Riccardo Mastrilli (1997) esterno basso. L’ultimo arrivato, nel senso di ultimo ad essere contrattualizzato, ha avuto poche apparizioni. Sufficienti per mostrare le proprie (note) qualità.
Manfredo Pietrantonio (1998) esterno. Preso dallo Spoltore. Formidabile il suo gol (punizione calciata col piede sinistro). Basta questa perla per incorniciare il suo contributo alla causa.
Romano Puglielli (2001) esterno alto (fascia destra). Fenomenale. Una lietissima rivelazione.
Mattia Rodia (1990) attaccante. Utilizzato spesso nei secondi tempi per la staffetta con altri del reparto avanzato. Carta preziosa che Lucarelli ha ben giocato. Cinque reti, da ricordare quella all’Aquila. Rivoluto fortemente (dal Nereto), si è capito perché.
Alessandro Russo (2000) portiere. Ha avuto l’onore di essere schierato nella partitissima contro l’Aquila, in casa (25 aprile), finita 1-1, qualche responsabilità sul gol rossoblù. Crescerà, le basi ci sono. Titolare anche contro l’Angolana, molto bene.
Carmine Salvatore (1998) portiere. Non ha avuto spazio.
Gianluca Sammaciccia (2002) centrocampista. Altro under entrato in campo nella serata di festa.
Francesco Siragusa (2001) esterno destro, tecnicamente e tatticamente il “sosia” o gemello di Puglielli. Bravo anche lui.
Scurti (2002) difensore, nel gruppo degli under e dell’organico titolare
Manuel Spadafora (1994) attaccante, preso dai Nerostellati di Pratola Peligna. Quando molte squadre hanno rinunciato alla ripresa dell’attività, sul mercato si sono presentate varie opzioni. Lucarelli “stranamente” ha scelto questa punta, poi ne abbiamo compreso la ragione. Spadafora ha segnato 4 reti ma, soprattutto, si è sempre massacrato in un impagabile lavoro a tutto campo. Ha chiuso con il (bellissimo) quinto gol.

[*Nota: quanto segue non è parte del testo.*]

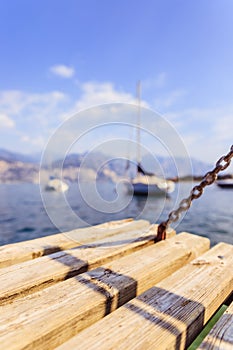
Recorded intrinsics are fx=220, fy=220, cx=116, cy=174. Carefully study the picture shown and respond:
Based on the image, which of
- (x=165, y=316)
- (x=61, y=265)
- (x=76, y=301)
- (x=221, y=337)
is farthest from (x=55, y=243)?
(x=221, y=337)

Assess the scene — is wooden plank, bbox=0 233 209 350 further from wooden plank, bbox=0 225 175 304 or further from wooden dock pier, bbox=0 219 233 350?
wooden plank, bbox=0 225 175 304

Christian Tacchi (2002) attaccante, altro under. Rampollo di una grande dinastia di calciatori. In campo contro l’Angolana. Il futuro è suo, Lo aspettiamo con curiosità.
Fabio Tommaselli (1997) difensore. Non ha avuto occasioni.
Mattia Venditti (2003) portiere. Nel gruppo dei quattro “guardiani” dei pali neroverdi.
Cristiano Verna (1994) centrocampista. Un dispiacere enorme il fatto di averlo visto pochissime volte in campo. L’espulsione di Pescara (“quasi” al terzo minuto!), il successivo turno di squalifica, poi il covid e poi ancora la distorsione al ginocchio. Calciatore di lungo corso, micidiale negli inserimenti tra le linee. Parere personale: va confermato.
Adesso c’è da programmare il futuro. Sarà la stagione che porta al Centenario, una ricorrenza troppo importante per non onorarla in maniera degna a suon di risultati.